What has four legs, is big, green, and fuzzy, AND if it fell out of a tree it would kill you?























































A pool table.




(I guess I could've posted all of these lame jokes in one thread, but I've been severely lacking in my post count lately)


----------



## Corry (Jun 26, 2006)

Andrea, those are great...even though I've heard em all! (cuz YOU'VE told em!)


----------



## joyride (Jun 26, 2006)

why dont seagulls fly over the bay?

 'cause then they'd be called bagels.


----------



## joyride (Jun 26, 2006)

A big Moron and a little Moron are sitting on a park bench, the big Moron falls off why didn't the little one?


 because he's a little more-on. 

(I think those were possibly the most mindless I know...)


----------



## Andrea K (Jun 27, 2006)

Which one does not belong: a tuna, a lobster, or a Chinese man who got run over by a truck?

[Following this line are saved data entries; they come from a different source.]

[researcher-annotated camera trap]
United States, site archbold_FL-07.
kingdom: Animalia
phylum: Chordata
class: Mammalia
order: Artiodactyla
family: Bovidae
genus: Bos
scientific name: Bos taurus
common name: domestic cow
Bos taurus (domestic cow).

The tuna, obviously.  The other two are crustaceans (crushed asian).


----------



## JJP (Jun 27, 2006)

andreag5 said:
			
		

> What has four legs, is big, green, and fuzzy, AND if it fell out of a tree it would kill you?
> 
> 
> 
> ...


   <3 it!


----------



## leewald (Jun 28, 2006)

Why is a duck when it flies?















Because the higher it flies the much.  

(please don't ask.  Just one of those jokes.)


----------



## leewald (Jun 28, 2006)

If one hen lays one egg in one day, and two hens lay two eggs in two days, how long does it take a monkey with a wooden leg to kick the seeds out of a watermelon?

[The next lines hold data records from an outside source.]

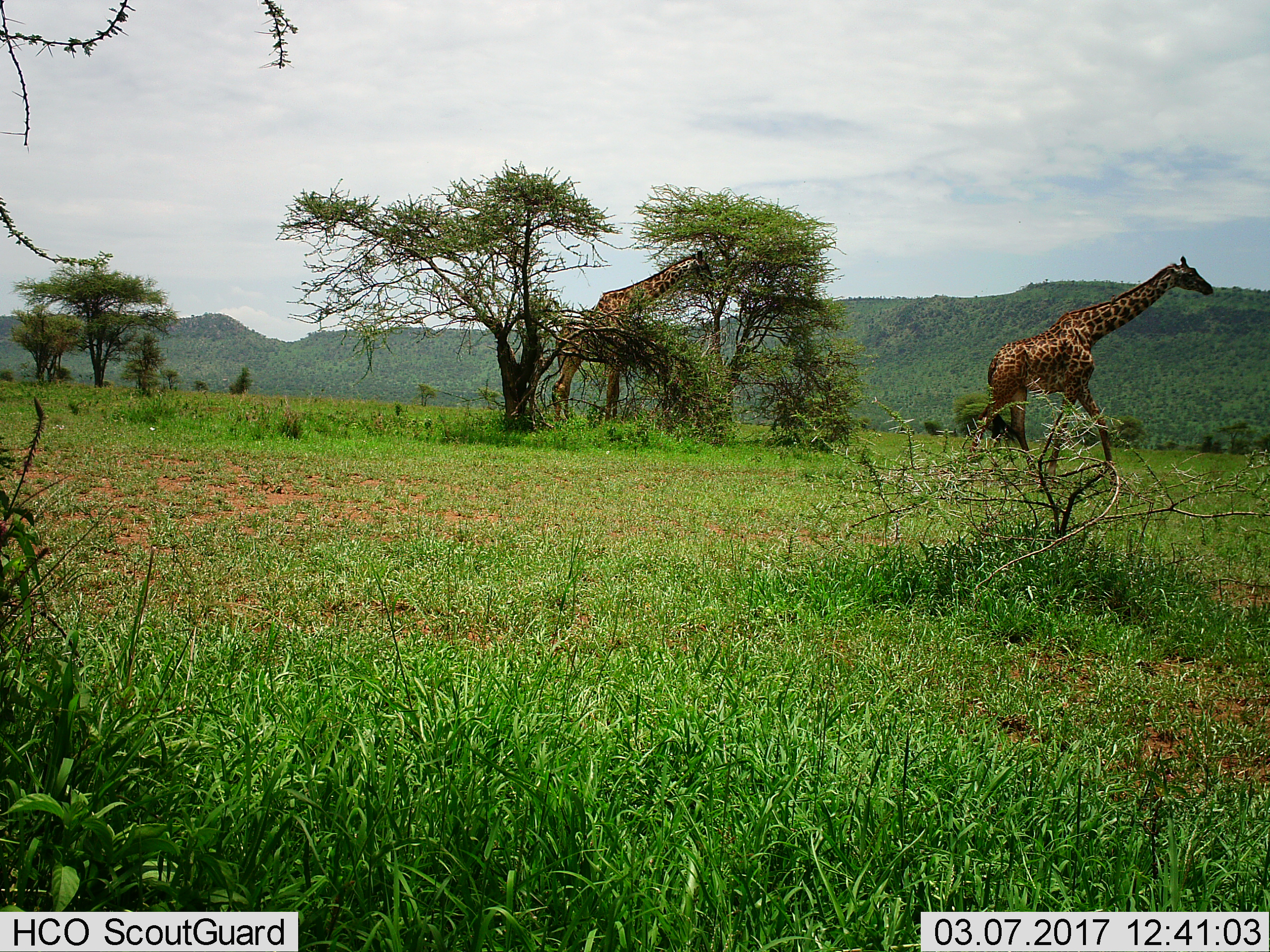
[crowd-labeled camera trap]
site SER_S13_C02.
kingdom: Animalia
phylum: Chordata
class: Mammalia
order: Artiodactyla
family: Giraffidae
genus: Giraffa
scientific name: Giraffa camelopardalis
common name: giraffe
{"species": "giraffe (Giraffa camelopardalis)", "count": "2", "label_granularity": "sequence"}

Just one of those questions that don't have an answer.  The cunfusing looks on peoples faces when you ask this question really fast is priceless.


----------



## JTHphoto (Jun 29, 2006)

leewald said:
			
		

> If one hen lays one egg in one day, and two hens lay two eggs in two days, how long does it take a monkey with a wooden leg to kick the seeds out of a watermelon?
> 
> Just one of those questions that don't have an answer. The cunfusing looks on peoples faces when you ask this question really fast is priceless.


 
you mean something like this...   :scratch:


----------



## Andrea K (Jul 6, 2006)

How do billboards talk?


















Through sign language.


----------



## thebeginning (Jul 7, 2006)

okay so there's two muffins, right.  they just got put in the oven to bake.  one muffin turns to the other and says, "dude, it's getting really hot in here".  


and the other one steps back and screams "oh my gosh!! a talking muffin!!!"

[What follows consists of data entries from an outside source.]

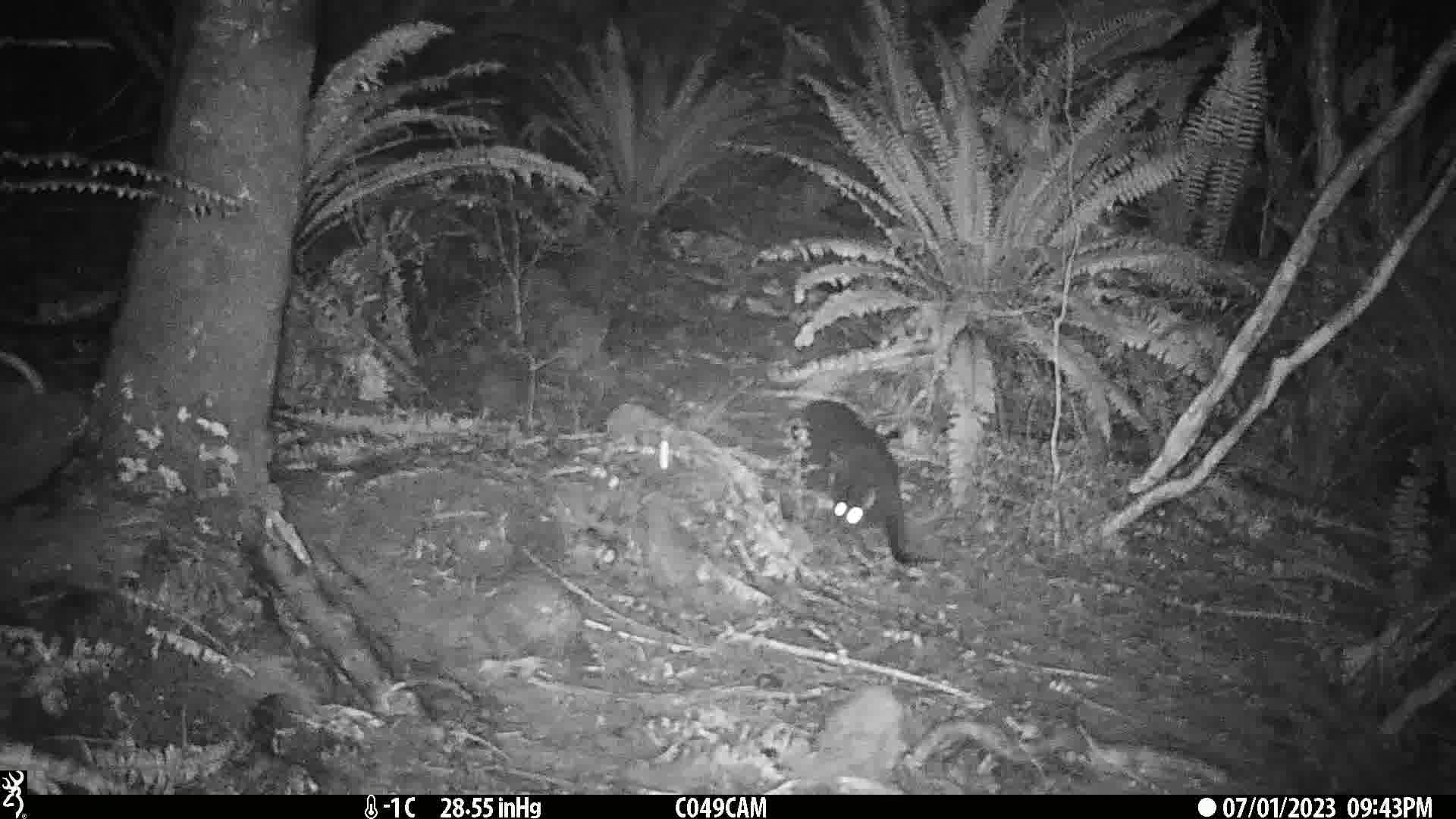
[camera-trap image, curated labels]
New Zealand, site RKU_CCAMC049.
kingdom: Animalia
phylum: Chordata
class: Mammalia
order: Carnivora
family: Felidae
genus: Felis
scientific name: Felis catus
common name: domestic cat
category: cat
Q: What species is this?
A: Cat (domestic cat) (Felis catus).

yes, thank you. i'll be giving autographs all night. all night.


----------



## Corry (Jul 7, 2006)




----------



## bethany138 (Jul 7, 2006)

There is this lady and she is struggling having a baby so the doctor brings out these pills and he tells her each of these pills takes away a quarter of the pain, but sends it to the father of the baby. 

So she takes one and her husband says "Women are wimps, I feel no pain" 

Then she takes another and her husband says "Man this doesn't hurt." 

So she takes, two more and has no problem having the baby and neither her nor her husband are in pain. 

Two days later they come home with the baby and the milk man is dead on their doorstep.


----------



## leewald (Jul 8, 2006)

What is black, sits in a tree, and is extremely dangerous?










A crow with a machine gun.


----------



## Lensmeister (Jul 12, 2006)

Ok so there is the photographer and he sent his photos off to be developed ... and he waited and he waited and he waited ..... three months later someone found him sitting hehind the door of his house singing .....



are you ready for this ..... 





really ready /........
















One Day My Prints Will Come ! 




thank you ... thank you ... I'm here all week !


----------



## Digital Matt (Jul 12, 2006)

Lensmeister said:
			
		

> ok only a truely stoopid joke belongs here !
> 
> Did you hear about the Mexican woman who had twin boys ... ?
> 
> ...



It makes a bit more sense if you tell it like, "Did you hear about the Mexican *FIREMAN*....."


----------



## Jeff15 (Sep 21, 2021)




----------



## Space Face (Sep 21, 2021)

Some things are better left in tha past (like 2006).  See what I did there?


----------



## webestang64 (Sep 30, 2021)

A priest, a rabbi and turkey walk into a bar.  




The bartender looks at them and says...."What is this a joke?"


----------



## Space Face (Sep 30, 2021)

webestang64 said:


> A priest, a rabbi and turkey walk into a bar.
> 
> 
> 
> ...


----------